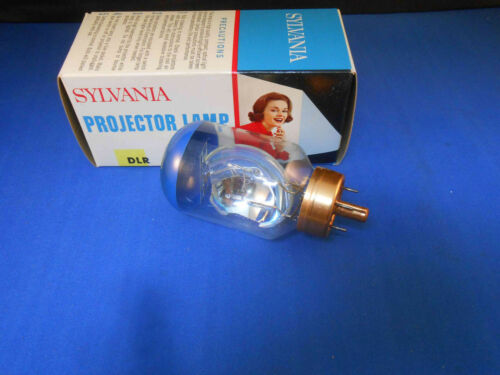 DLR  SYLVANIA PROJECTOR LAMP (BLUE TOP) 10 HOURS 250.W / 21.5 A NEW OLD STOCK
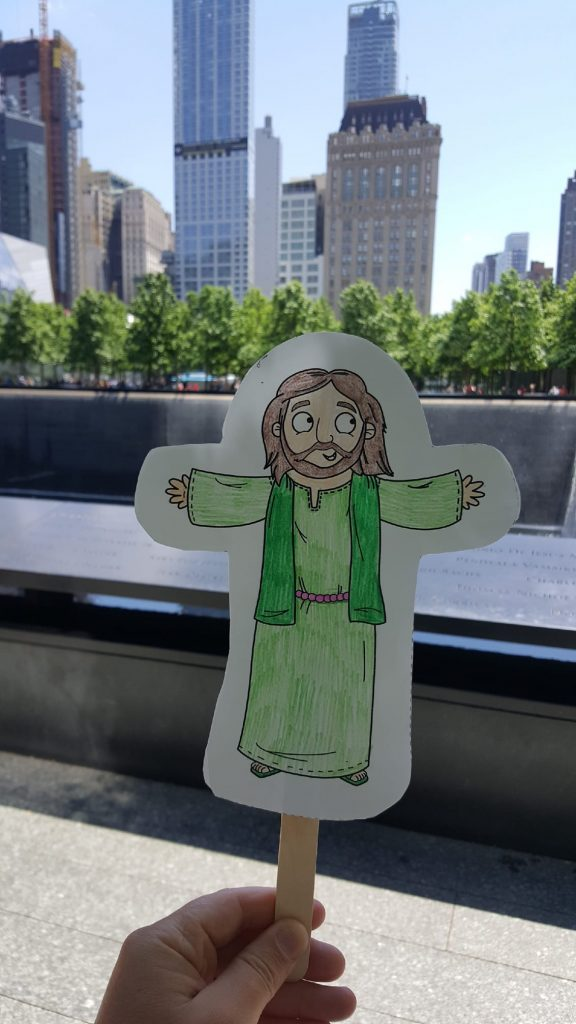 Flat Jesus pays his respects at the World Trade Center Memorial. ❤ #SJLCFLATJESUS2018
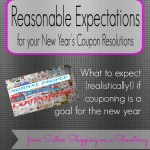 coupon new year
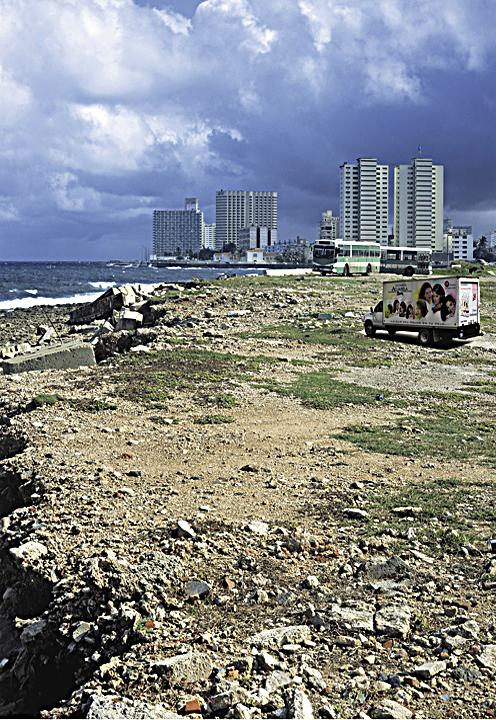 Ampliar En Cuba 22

What is needed: Copy the preceding data in full and word for word, dropping its pictures.

Task output:
 DLR  SYLVANIA PROJECTOR LAMP (BLUE TOP) 10 HOURS 250.W / 21.5 A NEW OLD STOCK
 Flat Jesus pays his respects at the World Trade Center Memorial. ❤ #SJLCFLATJESUS2018
 coupon new year
 Ampliar En Cuba 22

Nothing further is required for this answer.